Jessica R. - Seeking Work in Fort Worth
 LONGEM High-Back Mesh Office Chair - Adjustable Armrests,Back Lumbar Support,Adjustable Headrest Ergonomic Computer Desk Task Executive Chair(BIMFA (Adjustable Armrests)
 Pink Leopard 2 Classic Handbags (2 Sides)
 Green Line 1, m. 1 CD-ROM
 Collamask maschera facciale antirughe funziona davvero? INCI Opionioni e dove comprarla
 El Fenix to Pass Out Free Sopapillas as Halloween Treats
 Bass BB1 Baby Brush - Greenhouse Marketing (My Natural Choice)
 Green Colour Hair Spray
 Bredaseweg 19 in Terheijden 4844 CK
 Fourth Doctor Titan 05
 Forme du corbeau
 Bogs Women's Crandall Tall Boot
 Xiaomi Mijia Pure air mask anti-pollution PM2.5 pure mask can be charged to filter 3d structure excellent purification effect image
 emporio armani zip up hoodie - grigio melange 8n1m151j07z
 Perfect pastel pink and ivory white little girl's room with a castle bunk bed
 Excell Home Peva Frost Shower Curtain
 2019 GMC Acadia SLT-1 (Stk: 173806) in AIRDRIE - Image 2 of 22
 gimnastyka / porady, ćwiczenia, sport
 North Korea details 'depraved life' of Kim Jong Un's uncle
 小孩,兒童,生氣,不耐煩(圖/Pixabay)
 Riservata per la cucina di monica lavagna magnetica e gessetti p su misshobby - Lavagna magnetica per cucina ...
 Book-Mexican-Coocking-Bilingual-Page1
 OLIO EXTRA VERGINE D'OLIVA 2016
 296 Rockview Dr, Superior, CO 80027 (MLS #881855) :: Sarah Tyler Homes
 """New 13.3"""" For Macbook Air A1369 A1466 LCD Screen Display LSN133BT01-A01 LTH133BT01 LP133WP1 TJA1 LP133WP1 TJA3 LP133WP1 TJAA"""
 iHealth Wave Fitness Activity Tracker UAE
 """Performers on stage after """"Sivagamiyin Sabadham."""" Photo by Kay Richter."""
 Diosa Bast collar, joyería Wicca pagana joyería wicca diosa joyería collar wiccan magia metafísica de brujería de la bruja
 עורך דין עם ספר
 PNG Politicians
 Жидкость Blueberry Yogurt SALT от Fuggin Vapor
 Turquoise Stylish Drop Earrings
########
◆ **EXERCISE DIRECTIONS**: Starting at the line above that contains "Collamask maschera facciale", write out each line exactly until the line that contains "Xiaomi Mijia Pure" has been written, and stop there.

◆ **ANSWER TO THIS EXERCISE**:
 Collamask maschera facciale antirughe funziona davvero? INCI Opionioni e dove comprarla
 El Fenix to Pass Out Free Sopapillas as Halloween Treats
 Bass BB1 Baby Brush - Greenhouse Marketing (My Natural Choice)
 Green Colour Hair Spray
 Bredaseweg 19 in Terheijden 4844 CK
 Fourth Doctor Titan 05
 Forme du corbeau
 Bogs Women's Crandall Tall Boot
 Xiaomi Mijia Pure air mask anti-pollution PM2.5 pure mask can be charged to filter 3d structure excellent purification effect image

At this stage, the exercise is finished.